[WHAT YOU HAVE TO DO]
Swap "black sleeve" for "dark sleeve" in the listing below, from its start through the line containing "0.16 metres", inclusive, and give those lines again with nothing else changed. Leave the pictures out of your answer.
** start of EXCERPTED DATA **
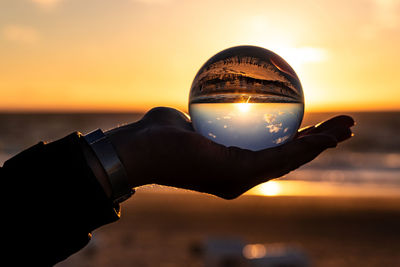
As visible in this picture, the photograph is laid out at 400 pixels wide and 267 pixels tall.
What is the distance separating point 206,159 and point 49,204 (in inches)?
33.3

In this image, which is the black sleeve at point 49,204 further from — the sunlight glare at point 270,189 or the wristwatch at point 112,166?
the sunlight glare at point 270,189

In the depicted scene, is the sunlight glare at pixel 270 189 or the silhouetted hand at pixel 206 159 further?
the sunlight glare at pixel 270 189

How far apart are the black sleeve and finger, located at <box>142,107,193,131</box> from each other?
836 mm

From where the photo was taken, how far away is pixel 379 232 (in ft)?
32.8

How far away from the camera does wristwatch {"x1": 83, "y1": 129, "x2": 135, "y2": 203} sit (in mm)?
1737

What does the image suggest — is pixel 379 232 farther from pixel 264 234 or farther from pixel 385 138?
pixel 385 138

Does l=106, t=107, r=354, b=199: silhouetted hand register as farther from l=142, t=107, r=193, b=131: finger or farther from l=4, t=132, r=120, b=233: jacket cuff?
l=4, t=132, r=120, b=233: jacket cuff

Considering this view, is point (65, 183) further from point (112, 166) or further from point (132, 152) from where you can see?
point (132, 152)

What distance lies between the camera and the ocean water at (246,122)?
8.42ft

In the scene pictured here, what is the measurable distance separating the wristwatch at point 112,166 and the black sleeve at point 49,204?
0.16 metres

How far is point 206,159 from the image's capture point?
215 cm

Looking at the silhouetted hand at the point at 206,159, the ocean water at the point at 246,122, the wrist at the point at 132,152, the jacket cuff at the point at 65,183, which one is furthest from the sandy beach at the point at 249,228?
the jacket cuff at the point at 65,183

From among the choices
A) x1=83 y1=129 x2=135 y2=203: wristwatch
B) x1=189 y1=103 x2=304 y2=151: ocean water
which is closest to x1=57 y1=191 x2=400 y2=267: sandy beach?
x1=189 y1=103 x2=304 y2=151: ocean water

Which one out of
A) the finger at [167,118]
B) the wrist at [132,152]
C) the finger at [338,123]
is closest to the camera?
the wrist at [132,152]
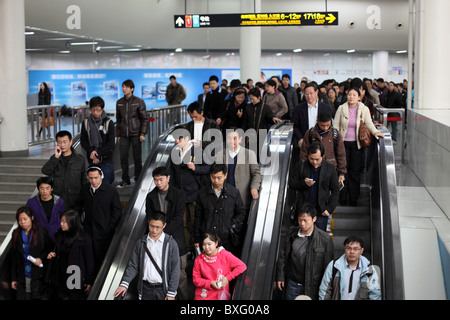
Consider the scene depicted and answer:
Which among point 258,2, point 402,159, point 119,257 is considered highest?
point 258,2

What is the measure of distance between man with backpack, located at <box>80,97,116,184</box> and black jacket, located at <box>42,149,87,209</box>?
1.08 metres

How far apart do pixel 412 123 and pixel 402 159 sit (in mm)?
1172

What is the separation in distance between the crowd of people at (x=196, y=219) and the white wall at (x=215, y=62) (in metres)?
20.0

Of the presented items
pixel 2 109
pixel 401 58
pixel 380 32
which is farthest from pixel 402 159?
pixel 401 58

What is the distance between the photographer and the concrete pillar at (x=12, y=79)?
12.7 m

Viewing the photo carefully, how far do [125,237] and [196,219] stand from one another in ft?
4.09

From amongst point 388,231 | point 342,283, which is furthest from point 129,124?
point 342,283

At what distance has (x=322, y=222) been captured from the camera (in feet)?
25.6

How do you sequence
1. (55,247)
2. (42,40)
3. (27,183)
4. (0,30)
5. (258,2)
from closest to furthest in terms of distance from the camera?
(55,247) < (27,183) < (0,30) < (258,2) < (42,40)

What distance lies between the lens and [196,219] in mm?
7488

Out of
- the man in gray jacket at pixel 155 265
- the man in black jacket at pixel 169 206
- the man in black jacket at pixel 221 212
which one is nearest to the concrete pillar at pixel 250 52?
the man in black jacket at pixel 169 206

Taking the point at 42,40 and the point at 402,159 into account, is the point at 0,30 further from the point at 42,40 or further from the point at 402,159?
the point at 42,40

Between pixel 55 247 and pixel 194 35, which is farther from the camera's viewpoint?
pixel 194 35

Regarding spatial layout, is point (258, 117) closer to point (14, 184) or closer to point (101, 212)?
point (101, 212)
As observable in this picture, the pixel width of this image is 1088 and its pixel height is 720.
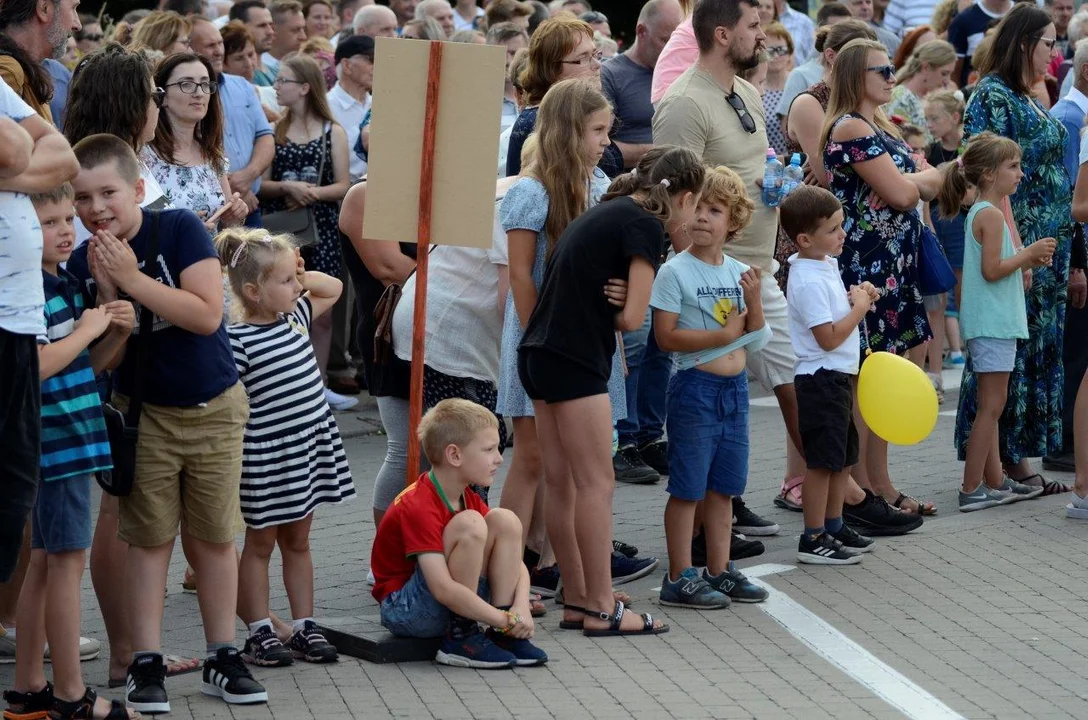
** end of EXCERPTED DATA **
[SOLUTION FOR THIS TASK]
As visible in this picture, the photograph is laid out at 400 pixels wide and 267 pixels tall.
What is the distance separating point 206,159 and point 49,204 (in inches)?
33.3

In this image, which is the dark sleeve at point 49,204 further from — the sunlight glare at point 270,189 or the wristwatch at point 112,166?
the sunlight glare at point 270,189

In the depicted scene, is the sunlight glare at pixel 270 189 or the silhouetted hand at pixel 206 159 further?
the sunlight glare at pixel 270 189

How far apart are the dark sleeve and finger, located at <box>142,107,193,131</box> from each other?
836 mm

From where the photo was taken, how far away is pixel 379 232 (in ft)?
32.8

How far away from the camera does wristwatch {"x1": 83, "y1": 129, "x2": 135, "y2": 203} sit (in mm)?
1737

What does the image suggest — is pixel 379 232 farther from pixel 264 234 or farther from pixel 385 138?
pixel 385 138

Does l=106, t=107, r=354, b=199: silhouetted hand register as farther from l=142, t=107, r=193, b=131: finger or farther from l=4, t=132, r=120, b=233: jacket cuff?
l=4, t=132, r=120, b=233: jacket cuff

Considering this view, is point (65, 183) further from point (112, 166) or further from point (132, 152) from where you can see?
point (132, 152)

What distance lies between the camera and the ocean water at (246,122)?
8.42ft

In the scene pictured here, what is the measurable distance separating the wristwatch at point 112,166 and the dark sleeve at point 49,204?
0.16 metres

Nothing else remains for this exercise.